Some of these nonstandard usages seem fairly common in 2020. Tune in to any newscast, and you’re likely to hear pronoun problems; some irregular-verb problems (for example, *The ship sunk yesterday [read sank]); subject–verb agreement errors (for example, *One of the polling places are having problems [read is having problems], or *Each of our guests are experts [read is an expert]); and *these kind in place of this kind or these kinds. What used to be the realm of middle-school English is now considered the domain of hypercritical sticklers.

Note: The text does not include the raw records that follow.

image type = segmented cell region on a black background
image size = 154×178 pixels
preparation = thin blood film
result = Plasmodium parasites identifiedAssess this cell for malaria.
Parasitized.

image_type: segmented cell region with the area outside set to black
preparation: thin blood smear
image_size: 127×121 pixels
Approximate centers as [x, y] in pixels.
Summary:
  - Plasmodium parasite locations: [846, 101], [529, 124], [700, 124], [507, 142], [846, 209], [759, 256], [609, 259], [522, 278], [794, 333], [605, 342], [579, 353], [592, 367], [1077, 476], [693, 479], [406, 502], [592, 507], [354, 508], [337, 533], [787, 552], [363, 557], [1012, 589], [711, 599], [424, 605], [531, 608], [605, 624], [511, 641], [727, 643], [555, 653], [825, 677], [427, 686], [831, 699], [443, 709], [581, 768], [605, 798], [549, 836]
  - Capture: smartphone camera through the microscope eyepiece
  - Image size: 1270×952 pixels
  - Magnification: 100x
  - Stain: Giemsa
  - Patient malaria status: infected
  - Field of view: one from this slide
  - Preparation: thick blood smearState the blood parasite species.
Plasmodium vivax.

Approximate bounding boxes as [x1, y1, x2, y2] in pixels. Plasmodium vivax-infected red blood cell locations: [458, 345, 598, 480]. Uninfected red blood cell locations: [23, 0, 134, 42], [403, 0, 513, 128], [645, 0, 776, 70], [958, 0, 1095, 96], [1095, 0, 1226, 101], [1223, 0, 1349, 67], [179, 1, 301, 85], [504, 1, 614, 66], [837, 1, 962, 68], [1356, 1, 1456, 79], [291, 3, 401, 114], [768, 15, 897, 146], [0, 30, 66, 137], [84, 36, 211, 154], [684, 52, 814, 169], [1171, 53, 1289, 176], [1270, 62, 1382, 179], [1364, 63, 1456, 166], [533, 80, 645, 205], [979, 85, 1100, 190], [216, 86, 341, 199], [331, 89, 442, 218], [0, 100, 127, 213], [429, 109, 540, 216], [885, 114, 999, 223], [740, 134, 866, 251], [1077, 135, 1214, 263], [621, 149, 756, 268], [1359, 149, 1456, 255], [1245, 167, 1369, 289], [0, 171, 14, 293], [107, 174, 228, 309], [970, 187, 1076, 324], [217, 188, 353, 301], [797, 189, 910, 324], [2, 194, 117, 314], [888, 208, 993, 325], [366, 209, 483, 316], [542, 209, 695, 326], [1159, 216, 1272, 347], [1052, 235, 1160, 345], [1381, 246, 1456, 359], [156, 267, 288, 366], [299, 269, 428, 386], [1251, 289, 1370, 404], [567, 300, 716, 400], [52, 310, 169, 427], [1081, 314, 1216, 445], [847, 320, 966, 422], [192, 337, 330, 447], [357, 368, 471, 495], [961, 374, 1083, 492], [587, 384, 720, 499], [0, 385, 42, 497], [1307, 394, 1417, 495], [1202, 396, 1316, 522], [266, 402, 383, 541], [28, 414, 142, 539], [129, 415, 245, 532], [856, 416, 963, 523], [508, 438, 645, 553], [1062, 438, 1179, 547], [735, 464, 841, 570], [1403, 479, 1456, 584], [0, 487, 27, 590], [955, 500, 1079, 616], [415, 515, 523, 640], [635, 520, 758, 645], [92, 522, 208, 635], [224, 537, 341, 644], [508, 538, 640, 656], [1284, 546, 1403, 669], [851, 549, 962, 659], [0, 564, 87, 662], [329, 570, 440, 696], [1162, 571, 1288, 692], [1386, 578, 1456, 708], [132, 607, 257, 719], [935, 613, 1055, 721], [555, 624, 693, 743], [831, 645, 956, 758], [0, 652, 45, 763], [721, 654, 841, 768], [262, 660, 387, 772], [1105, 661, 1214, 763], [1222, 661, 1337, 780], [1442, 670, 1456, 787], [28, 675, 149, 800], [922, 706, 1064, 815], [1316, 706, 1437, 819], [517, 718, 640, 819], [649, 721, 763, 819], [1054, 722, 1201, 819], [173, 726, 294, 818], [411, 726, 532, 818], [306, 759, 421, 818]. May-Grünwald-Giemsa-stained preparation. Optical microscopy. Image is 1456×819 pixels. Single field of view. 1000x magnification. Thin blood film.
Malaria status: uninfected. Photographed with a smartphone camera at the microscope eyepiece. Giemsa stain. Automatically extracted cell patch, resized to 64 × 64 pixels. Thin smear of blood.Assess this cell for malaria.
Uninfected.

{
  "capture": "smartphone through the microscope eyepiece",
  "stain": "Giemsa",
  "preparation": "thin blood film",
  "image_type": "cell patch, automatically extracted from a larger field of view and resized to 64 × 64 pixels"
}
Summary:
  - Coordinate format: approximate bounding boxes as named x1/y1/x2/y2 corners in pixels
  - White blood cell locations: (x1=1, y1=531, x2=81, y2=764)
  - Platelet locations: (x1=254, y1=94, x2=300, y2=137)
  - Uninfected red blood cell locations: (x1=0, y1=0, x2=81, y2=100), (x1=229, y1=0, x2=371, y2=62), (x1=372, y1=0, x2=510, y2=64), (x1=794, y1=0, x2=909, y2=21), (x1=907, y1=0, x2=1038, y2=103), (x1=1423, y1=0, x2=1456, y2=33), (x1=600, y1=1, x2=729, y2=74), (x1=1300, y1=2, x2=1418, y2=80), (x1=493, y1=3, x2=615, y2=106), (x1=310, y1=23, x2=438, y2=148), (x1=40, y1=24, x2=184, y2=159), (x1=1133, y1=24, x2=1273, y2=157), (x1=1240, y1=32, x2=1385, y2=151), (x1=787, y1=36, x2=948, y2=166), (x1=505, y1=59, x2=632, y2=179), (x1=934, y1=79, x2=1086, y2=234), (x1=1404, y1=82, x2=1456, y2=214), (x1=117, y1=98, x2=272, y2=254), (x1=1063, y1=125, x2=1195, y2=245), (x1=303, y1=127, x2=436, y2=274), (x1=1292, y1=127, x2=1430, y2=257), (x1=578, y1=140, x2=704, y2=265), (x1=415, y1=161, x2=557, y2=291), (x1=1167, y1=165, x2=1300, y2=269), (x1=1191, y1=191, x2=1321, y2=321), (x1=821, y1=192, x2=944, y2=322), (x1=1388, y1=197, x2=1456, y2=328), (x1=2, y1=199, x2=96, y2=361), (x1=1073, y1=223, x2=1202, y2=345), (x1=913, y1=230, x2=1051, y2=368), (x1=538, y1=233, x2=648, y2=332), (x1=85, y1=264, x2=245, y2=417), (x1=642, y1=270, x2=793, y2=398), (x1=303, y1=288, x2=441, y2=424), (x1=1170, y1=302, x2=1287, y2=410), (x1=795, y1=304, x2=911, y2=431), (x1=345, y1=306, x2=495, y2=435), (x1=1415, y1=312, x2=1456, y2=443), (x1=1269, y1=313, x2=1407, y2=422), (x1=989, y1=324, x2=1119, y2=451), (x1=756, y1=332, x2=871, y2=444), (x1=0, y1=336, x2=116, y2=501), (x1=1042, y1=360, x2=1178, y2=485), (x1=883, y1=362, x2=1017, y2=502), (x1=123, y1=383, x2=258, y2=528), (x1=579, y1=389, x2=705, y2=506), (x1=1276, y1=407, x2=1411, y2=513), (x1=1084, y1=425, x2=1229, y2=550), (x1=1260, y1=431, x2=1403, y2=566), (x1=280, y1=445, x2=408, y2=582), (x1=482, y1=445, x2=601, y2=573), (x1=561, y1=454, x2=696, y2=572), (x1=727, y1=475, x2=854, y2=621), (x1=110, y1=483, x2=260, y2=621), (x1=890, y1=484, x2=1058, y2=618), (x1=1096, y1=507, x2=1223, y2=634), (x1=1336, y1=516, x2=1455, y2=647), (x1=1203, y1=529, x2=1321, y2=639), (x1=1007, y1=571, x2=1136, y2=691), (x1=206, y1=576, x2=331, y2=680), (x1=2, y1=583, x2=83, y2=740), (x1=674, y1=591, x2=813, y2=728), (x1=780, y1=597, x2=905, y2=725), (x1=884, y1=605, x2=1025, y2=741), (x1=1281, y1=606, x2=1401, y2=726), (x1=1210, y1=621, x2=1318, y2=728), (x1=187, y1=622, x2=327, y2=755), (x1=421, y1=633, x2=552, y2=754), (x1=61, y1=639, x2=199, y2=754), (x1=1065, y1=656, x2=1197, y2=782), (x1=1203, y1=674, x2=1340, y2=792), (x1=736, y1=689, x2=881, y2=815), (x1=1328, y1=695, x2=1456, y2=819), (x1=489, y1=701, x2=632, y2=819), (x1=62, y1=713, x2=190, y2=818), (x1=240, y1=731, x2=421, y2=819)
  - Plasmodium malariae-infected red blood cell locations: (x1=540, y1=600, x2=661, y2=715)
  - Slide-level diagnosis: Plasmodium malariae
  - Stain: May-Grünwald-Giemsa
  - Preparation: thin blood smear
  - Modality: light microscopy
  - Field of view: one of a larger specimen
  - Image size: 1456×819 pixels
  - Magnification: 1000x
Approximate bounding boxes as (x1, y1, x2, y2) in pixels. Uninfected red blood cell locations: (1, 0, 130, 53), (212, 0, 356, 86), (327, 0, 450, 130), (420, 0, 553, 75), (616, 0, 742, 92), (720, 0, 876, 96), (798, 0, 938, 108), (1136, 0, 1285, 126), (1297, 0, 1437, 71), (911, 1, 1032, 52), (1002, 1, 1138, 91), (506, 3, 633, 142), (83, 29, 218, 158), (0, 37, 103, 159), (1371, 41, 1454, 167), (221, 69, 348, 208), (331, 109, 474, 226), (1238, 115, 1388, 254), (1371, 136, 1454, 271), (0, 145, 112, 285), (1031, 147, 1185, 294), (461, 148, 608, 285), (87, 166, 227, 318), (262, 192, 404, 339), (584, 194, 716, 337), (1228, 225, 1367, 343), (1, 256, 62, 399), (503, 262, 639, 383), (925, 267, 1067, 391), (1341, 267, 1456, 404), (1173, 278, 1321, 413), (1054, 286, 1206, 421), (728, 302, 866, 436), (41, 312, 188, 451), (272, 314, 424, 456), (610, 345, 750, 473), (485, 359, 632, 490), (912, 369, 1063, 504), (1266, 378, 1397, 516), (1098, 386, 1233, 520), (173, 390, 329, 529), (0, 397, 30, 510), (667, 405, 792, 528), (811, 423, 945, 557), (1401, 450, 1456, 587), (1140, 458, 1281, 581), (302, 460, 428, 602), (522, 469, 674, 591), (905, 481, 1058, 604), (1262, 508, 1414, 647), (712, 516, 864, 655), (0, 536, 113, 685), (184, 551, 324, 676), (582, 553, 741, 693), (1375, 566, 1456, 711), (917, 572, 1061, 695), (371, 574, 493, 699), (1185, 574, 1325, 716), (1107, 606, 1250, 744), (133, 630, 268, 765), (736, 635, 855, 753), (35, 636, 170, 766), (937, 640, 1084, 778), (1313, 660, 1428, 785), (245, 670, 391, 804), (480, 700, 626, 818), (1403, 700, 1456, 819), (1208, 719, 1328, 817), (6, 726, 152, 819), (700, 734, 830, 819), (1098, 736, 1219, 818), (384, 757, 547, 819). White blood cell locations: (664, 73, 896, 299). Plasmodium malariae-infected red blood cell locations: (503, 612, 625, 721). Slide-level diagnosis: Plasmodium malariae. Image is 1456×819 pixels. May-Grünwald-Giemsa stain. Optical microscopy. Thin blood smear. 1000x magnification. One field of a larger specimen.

Even in 1974, Pooley encouraged middle-school teachers not to devote time to the subjunctive mood of the verb. “If only it were true!” is a contrary-to-fact condition in which traditionalists want the subjunctive were. It’s common, of course, to say “If only it was true!” (If only that weren’t true!) Pooley advised that the subjunctive is “a literary distinction of no basic importance to the seventh grade.” He recommended not teaching it at all.
Middle-school teachers were to pick their battles. Pooley recommended that no junior-high class instruction should be devoted to these things:
- Using who where whom would be strictly called for.
- Somebody left their lights on. (Even in 1974, Pooley was tolerant of the singular they.)
- Tim is taller than me. (Traditionalists who view than as a conjunction, not a preposition, want I in place of me.)
- Using like as a conjunction (Study your lesson like I do).
- The loose placement of only (I only saw her once).
Teachers were urged to expand students’ powers of communication, not contract them. Even children could understand, Pooley said, that the rules of games such as tennis and checkers aren’t imposed to hamper play but instead to make successful play possible.
That’s as good an analogy today as it was a half century ago.